You might answer it puppies, kitties, grandma, bacon, big weenis. And somebody will have answered exactly like you, right? But then if you answer another list—let’s say it’s Funyuns, Doritos, Cool Ranch Doritos, Pringles, and Fritos—the chances that somebody answered exactly like you on that first one and the second one are really low. The odds of finding a ‘super twin’ are incredibly low, and yet there are some people out there that go as deep as seven, which is crazy.

ANIMAL’s own Nate Cepis created Proust’s illustrations. Different images appear depending how your rankings compare to those of your friends; identical lists make you and your friend “twinsies,” which shows twin unicorns vomiting rainbows. Other images include the “bipolar bear,” “awesome sandwich,” and “opposite” wizards. Cepis recalls:

They came to me and said, ‘Hey, we’ve got this cool game. It’s called Proust. It’s like a ranking game, but we want something to happen once you’re done playing with your friends. There should be a little present for people playing. They said, ‘We don’t have any guidelines, but we want to make it really, really weird. Just think of anything you can do.’

The comparison to fuck, marry, kill came from Cepis, who says he loves the simplicity of both games:

You play fuck, marry, kill, and it’s like, Audrey Hepburn, Marilyn Monroe, and Lucille Ball. And you’re like, ‘No! Lucille’s way hotter than Marilyn Monroe!’ It’s this weird little fight that really means nothing. And I just thought it was fun how simple it was.

Proust went through multiple iterations, including a website that essentially let users write abridged autobiographies by answering a series of questions, like the original parlor game questionnaire.
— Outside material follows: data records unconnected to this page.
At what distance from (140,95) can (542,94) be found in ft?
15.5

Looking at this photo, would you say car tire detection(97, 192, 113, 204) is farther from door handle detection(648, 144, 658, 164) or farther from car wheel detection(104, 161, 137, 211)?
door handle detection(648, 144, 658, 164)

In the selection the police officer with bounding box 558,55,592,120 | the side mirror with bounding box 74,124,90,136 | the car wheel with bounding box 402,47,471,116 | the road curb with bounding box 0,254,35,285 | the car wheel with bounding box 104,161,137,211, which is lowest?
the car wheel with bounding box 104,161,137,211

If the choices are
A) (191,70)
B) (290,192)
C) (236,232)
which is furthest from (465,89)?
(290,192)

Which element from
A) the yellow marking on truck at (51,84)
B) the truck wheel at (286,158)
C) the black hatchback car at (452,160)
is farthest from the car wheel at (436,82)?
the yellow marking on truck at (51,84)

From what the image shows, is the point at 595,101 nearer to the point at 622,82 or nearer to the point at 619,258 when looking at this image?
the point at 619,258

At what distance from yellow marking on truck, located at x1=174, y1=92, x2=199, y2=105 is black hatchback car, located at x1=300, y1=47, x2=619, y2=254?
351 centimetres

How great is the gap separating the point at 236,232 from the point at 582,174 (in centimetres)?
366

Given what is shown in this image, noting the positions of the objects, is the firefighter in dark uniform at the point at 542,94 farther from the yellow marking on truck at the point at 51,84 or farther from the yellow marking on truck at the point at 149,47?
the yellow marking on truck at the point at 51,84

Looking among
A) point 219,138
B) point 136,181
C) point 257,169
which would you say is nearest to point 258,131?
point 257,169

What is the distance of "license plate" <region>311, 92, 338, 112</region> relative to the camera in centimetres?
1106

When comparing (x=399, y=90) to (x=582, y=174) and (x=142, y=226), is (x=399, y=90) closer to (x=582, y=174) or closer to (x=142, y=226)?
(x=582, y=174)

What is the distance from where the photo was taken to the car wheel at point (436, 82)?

There was also a version where players answered multiple choice questions, but Carson said that felt too much like a test:

That was kind of boring. We were hoping that the questions would be so interesting—and the answers would be so interesting and humorous—that you couldn’t help but answer them. But that still felt kind of hollow. It just really didn’t work. It felt like trivia.

 

But as fun as it is to rank, judge and make lists, the true genius of Proust is the social aspect. You’re not just judging the objects, people, potato chips, and ideas you rank; you’re judging your friends and acquaintances for their choices as well. Carson says:

We weren’t quite sure what [Proust] was until we started comparing. I would make a list and then I would ask somebody else, ‘How would you rank this?’ And I would find that a friend of mine who I thought would rank the same way I would, ranked exactly the opposite. And I thought, ‘Oh, that’s really interesting.’ Once we noted that, that’s when we felt it felt more like an interesting thing.

Proust is available now in Apple’s iOS App Store.